Capita, a cicli ricorrenti, che ci si accorga della domanda di spiritualità così intimamente legata alla natura umana. Capita che credenti distratti si facciano più assidui praticanti, così come capita che nuovi culti tentino di dar risposte a quella domanda. Qual è il compito dello Stato? Di sicuro non quello di entrare nel merito né della domanda né delle risposte, ma di agire in modo che nessun credente rimanga forzosamente senza la propria guida spirituale e nessuna guida possa approfittarne per finalità men che spirituali. Come si vede, lo Stato non è estraneo o indifferente, ma solo se laico, profondamente e risolutamente, può essere il contenitore entro il quale l’autonomia della fede non sia minacciata.

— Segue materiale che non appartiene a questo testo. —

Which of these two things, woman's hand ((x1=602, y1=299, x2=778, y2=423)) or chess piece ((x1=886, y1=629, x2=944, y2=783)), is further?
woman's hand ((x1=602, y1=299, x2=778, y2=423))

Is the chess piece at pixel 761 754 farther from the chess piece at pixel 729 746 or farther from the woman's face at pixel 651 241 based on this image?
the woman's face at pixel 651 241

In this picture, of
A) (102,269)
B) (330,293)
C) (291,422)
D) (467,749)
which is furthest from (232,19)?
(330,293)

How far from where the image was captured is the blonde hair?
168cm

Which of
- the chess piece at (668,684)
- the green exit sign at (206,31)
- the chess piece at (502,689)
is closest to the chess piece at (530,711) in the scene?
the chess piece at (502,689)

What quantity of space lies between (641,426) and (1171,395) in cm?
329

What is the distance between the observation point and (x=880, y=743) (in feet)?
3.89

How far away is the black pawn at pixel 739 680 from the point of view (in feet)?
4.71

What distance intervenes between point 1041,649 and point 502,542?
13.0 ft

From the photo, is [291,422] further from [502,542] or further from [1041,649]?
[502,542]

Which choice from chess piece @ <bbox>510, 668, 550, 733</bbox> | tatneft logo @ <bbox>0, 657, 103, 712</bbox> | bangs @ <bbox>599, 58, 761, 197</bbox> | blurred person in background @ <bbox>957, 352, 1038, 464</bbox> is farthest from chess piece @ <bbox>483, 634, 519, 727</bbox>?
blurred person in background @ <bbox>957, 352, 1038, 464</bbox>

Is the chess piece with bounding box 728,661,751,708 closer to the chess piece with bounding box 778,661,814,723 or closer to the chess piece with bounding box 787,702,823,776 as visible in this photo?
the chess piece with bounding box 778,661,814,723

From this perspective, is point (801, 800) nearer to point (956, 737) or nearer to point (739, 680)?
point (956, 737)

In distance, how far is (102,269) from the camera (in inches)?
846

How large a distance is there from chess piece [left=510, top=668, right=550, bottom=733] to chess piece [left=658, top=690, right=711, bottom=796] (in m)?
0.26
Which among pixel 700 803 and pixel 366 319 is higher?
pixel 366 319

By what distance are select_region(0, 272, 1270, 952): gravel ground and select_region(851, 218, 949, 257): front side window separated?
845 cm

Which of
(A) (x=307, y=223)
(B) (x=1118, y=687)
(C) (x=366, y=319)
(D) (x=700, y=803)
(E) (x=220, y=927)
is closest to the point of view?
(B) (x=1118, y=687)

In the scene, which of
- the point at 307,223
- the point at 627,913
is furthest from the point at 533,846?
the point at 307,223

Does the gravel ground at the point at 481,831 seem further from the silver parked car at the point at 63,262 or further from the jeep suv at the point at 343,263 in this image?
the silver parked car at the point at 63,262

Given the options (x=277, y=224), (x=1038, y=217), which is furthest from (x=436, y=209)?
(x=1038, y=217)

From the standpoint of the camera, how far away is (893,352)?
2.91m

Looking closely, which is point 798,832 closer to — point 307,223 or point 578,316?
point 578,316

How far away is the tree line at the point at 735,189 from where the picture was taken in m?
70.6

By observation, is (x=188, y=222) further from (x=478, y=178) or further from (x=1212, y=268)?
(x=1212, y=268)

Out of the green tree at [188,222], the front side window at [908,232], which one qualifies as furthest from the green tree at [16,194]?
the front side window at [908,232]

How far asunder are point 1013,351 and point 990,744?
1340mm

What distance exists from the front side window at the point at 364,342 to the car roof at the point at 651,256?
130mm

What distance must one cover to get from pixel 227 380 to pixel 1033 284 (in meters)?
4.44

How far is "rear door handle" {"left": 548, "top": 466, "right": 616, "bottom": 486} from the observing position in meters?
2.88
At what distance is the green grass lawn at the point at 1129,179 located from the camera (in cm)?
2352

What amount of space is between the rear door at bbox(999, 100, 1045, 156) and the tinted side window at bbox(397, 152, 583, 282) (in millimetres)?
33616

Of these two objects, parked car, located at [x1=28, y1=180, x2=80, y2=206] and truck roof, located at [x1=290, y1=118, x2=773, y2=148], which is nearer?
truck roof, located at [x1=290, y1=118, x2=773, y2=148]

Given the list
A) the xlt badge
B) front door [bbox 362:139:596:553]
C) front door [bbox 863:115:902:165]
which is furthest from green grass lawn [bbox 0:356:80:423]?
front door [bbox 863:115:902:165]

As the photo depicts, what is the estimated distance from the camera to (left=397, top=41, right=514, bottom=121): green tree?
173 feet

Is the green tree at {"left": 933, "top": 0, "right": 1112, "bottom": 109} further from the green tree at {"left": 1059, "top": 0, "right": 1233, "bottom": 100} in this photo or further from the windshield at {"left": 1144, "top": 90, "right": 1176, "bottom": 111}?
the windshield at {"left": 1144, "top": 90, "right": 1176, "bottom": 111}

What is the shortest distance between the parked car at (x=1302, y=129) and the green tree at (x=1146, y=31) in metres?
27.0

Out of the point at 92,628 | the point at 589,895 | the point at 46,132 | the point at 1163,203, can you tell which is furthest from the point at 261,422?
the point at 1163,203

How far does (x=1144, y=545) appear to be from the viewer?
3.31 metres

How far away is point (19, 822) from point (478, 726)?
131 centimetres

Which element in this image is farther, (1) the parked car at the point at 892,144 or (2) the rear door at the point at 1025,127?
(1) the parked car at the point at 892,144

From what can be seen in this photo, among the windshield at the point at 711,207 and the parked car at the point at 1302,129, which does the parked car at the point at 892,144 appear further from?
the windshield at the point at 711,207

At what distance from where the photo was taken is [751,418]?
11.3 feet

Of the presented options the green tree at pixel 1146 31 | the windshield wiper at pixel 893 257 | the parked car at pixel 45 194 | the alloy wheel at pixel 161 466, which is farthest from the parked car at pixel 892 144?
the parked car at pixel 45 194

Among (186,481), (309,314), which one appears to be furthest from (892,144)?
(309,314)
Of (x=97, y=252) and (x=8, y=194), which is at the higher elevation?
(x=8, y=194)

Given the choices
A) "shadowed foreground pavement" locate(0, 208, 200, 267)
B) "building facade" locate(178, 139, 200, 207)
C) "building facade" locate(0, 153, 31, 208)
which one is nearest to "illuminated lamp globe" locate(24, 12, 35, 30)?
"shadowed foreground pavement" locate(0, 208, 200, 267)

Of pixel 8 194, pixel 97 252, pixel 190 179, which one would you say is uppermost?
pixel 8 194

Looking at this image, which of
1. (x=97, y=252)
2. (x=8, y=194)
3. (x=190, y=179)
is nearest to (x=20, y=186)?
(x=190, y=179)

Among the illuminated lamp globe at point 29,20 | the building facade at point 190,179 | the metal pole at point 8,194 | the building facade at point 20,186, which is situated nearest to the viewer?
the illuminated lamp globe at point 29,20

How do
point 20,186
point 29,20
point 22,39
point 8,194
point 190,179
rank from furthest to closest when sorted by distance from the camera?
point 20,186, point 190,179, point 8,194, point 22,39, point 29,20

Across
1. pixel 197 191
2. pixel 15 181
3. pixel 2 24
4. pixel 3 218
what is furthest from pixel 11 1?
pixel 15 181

Enrico Cisnetto e Davide Giacalone


Infine, mi sia consentita una nota più personale. Il Presidente Pera – lo so per via di certi suoi (legittimi) sarcasmi – si è arrabbiato per la dura contestazione che gli ho rivolto. Con ciò dimostrando una sanguigna voglia di difendere le sue idee che lo mette, per fortuna, tra i combattenti in un’Italia popolata di cinici e fatalisti. Sappia il Presidente del Senato, ma soprattutto l’amico Marcello, che il filo tagliente del mio giudizio è pari alla stima (immutata) che nutro per lui.